Celebrating and Recognizing Juneteenth

Since 1865, Juneteenth has been a date of recognition commemorating the official end of slavery in the United States. But as of this week, Juneteenth is officially a Federal holiday.

The Senate passed the measure this week with no debate, and the House approved the measure on Wednesday by a strong majority, with just 14 Republicans voting no. This cleared the way for President Biden to sign the legislation which goes into effect immediately.

Governor Mike DeWine followed this up by appointing Juneteenth as a state holiday. 

With these holidays being recognized immediately, both State and Federal workers are observing the holiday today, June 18, since June 19 falls on a weekend.

In Butler County, there are multiple celebrations that residents can participate in. Hamilton’s Juneteenth Celebration takes place from 12-7pm on Saturday at the Booker T. Washington Community Center. Free food is available from 12-2, and there will be retail vendors, food for sale, DJs, and more.

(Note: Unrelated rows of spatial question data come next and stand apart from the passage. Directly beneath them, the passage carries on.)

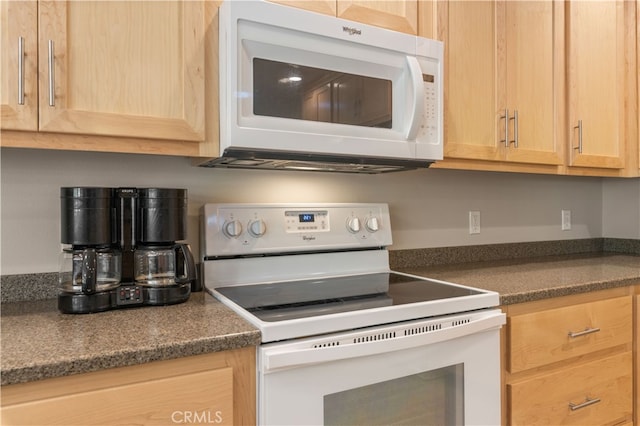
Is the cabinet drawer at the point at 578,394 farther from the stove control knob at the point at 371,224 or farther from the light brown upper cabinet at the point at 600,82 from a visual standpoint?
the light brown upper cabinet at the point at 600,82

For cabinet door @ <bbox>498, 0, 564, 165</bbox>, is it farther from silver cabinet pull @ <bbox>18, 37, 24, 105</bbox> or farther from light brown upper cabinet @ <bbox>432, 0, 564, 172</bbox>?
silver cabinet pull @ <bbox>18, 37, 24, 105</bbox>

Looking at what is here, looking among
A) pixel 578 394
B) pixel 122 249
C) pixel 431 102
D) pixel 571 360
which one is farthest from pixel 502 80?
pixel 122 249

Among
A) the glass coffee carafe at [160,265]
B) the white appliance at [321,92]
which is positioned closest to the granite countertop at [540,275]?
the white appliance at [321,92]

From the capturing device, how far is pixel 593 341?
1.48 metres

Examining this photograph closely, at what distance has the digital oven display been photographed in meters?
1.54

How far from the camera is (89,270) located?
1.06 metres

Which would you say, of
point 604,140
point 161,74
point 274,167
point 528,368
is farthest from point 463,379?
point 604,140

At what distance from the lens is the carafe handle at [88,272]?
106 cm

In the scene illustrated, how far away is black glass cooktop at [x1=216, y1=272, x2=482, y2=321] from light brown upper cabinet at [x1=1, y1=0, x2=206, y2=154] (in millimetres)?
464

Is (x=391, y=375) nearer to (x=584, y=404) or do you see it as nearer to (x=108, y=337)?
(x=108, y=337)

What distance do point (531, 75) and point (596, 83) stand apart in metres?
0.42

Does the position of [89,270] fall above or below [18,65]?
below

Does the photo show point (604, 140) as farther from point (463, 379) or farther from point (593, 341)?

Middletown celebrates with two events. The First Annual Juneteenth Cookout will be Saturday from 12-7 behind the Robert “Sonny” Hill Jr. Community Center. In addition to food, music, vendors and a bounce house for kids, there will be community health screening from 3-5 and a remembrance and celebration to honor those lost during the Covid pandemic.

Community members can also stop by New Era Baptish Church from 11am-1pm for a cookout, music and crafts. 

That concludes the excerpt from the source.